Community Strategy Insights

The latest insights on community strategy, technology, and value by FeverBee’s founder, Richard Millington

The Minutia Matters

Richard Millington
Richard Millington

Founder of FeverBee

You can get everything right, and be tripped up by the minutia.

Compare, for example, these two approaches:

Hi Susan,

My name is Richard Millington, I’m the community manager for CoinCrazy. 

CoinCrazy is an organization that sells rare coins to passionate collectors like yourself. As part of our mission, we have recently created a community for people that are passionate about rare coins. 

This is going to be a place where you can get up-to-date information about where to buy rare coins, discuss your love of coins with your friends, and get expert advice about how to present the coins you have collected.

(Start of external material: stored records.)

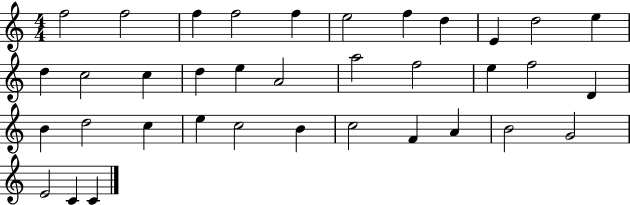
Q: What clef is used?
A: treble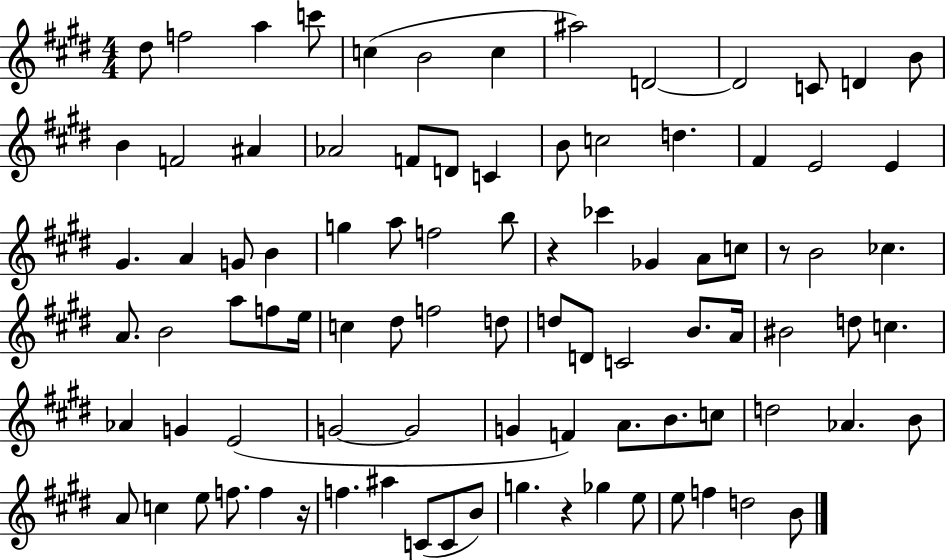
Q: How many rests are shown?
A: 4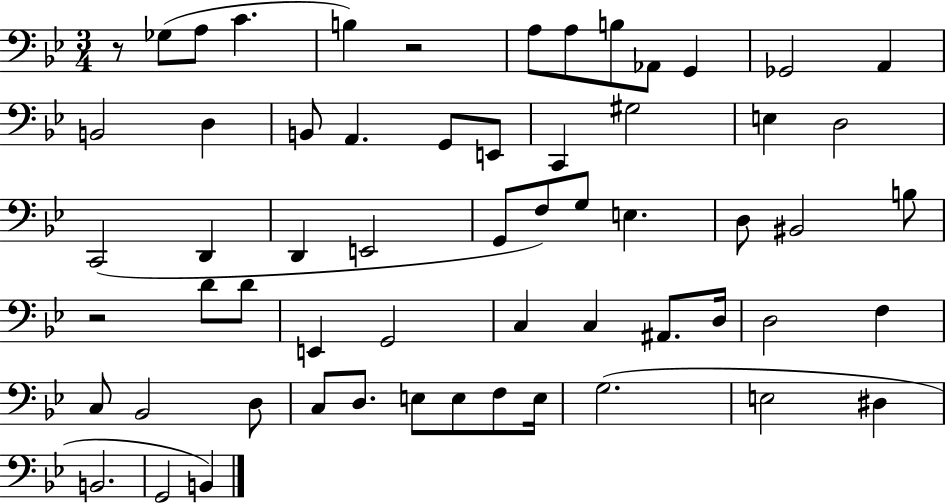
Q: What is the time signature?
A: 3/4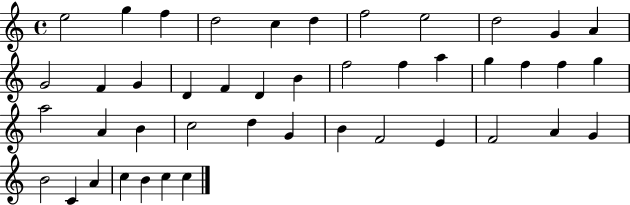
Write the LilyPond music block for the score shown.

{
  \clef treble
  \time 4/4
  \defaultTimeSignature
  \key c \major
  e''2 g''4 f''4 | d''2 c''4 d''4 | f''2 e''2 | d''2 g'4 a'4 | \break g'2 f'4 g'4 | d'4 f'4 d'4 b'4 | f''2 f''4 a''4 | g''4 f''4 f''4 g''4 | \break a''2 a'4 b'4 | c''2 d''4 g'4 | b'4 f'2 e'4 | f'2 a'4 g'4 | \break b'2 c'4 a'4 | c''4 b'4 c''4 c''4 | \bar "|."
}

We would love you to become one of the first members of our new CoinCrazy community. As a first member you would get a unique badge you can display in your online profiles, the latest information about your upcoming CoinTrade events and be able to give your ideas on how the community should be developed. 

You can sign up here: www.coincrazyurl.com

Thank you for your time, 

Richard Millington

CoinCrazy Community Manager

The CoinCrazy Organization

This style of approach, with a wide variety of spacing/font issues, is very common. It’s driven by marketing teams. It lacks the empathy with the people you’re trying to reach and displays a complete lack of personality. It’s also far too long. These sorts of approaches rarely get a big response.

The people you’re trying to reach don’t want to feel like interchangable cogs. They want to feel appreciated for the skills/knowledge/resources/attributes they believe they have. They want to be able to put these to good use. Your approach needs to recognise this.

Hi Susan,

I loved what you wrote about the Kennedy coin on CoinCollector last week.

Do you feel that the reason these coins never became so popular was because they were so mass-produced? 

I also noticed in your profile that you love the late 50s coins. Is this an area of expertise? I’m about to launch a community for coin lovers and I’m looking for someone that has a unique expertise in 50s coins.

Would you be interested in being involved?

– Rich

The questions are just examples. Notice the personalisation of the e-mail. Notice that it asks questions based upon someone’s previous contributions. Notice it recognises and gives appreciation for someone’s expertise. Notice the length of the e-mail. Notice the lack of an in-depth explanation about the company I work for.

The goal is simply to spike an interest and gain an initial commitment from which we can further build a relationship.

This is just one example. You can adapt/tailor to see your fit. It’s the minutia of your interactions with members that matter. If you sound too formal, your response rate plummets.

You can research your target audience, highlight common topics of interest, identify their biggest problem, look up details specific to the person you’re trying to reach, discover their e-mail address, and then…after all this…screw up the e-mail by being slightly more formal.

It’s a simple thing to fix, it just takes a little more time and effort.